2.2 Discovery of a lithophaga level
During the summer of 2003, perforations of lithophaga were discovered in the porch of the spring, at an altitude of 100 m a.s.l., in niches that are probably remnants of a sea notch (Fig. 4). Most of the holes were enlarged and modified by dissolution and sometimes transformed in wall lapiés, but usually they have the same ogival bottom (Fig. 5).
2.3 Comparison with a similar site
A comparison was made with the site of Saint-Gemiès-de-Comolas, where lithophaga are preserved by a layer of Pliocene sand at an altitude between 80 and 126 m that corresponds to the Uppermost Pliocene shore (Fig. 6) [18,27]. The perforations and the position are similar to the ones observed at the ‘Fontaine de Vaucluse’.
3 Palaeogeographic interpretation
The lithophaga site of Vaucluse marks the upper limit of the Pliocene transgression. Therefore the karstic valley and the entrance porch of the spring already existed at this time. The presence of a visor indicates that the spring was active, as notches only exist when the mingling of fresh water in the sea permits the dissolution of limestone [7,16,20].

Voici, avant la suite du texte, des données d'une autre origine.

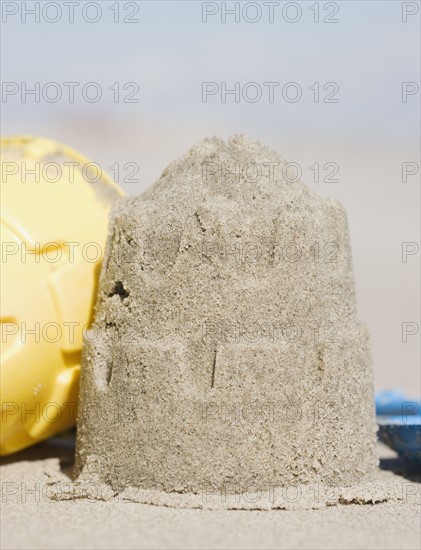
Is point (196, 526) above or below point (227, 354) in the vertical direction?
below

A deep karstic system tributary to the Rhône canyon was probably formed during the Messinian [8–10]. Following the Pliocene transgression the karst was flooded. The spring was plugged and water found a new discharge point at the ‘Fontaine de Vaucluse’ (Fig. 7) [3] using a palaeokarstic gallery. It is also possible that the formation of the deep karstic system is older than Messinian.
4 Conclusion
The lack of topographic and sedimentological data limits the reflection on the formation of the ‘Fontaine de Vaucluse’ spring, but the previous observations prove a very old and polyphase evolution of the system. The hydrogeological consequences of this model are important, since it predicts the existence of an important water resource at a great depth.
1 Présentation
1.1 Description et situation
Plus importante source karstique de France (environ 20 m3 s−1), la fontaine de Vaucluse se situe à l'extrémité sud-ouest d'une unité calcaire triangulaire, comprenant le mont Ventoux (1909 m) et la montagne de Lure (1826 m), au nord, le plateau de Saint-Christol au centre (≈850 m) et les monts de Vaucluse (1000 m), au sud (Fig. 1). Le site d'émergence comprend une profonde vasque, située au pied d'un puissant escarpement en amont d'une reculée karstique, ainsi qu'un ensemble de griffons pérennes situés entre 78 et 83 m d'altitude, avec un débit minimum de 4 m3 s−1.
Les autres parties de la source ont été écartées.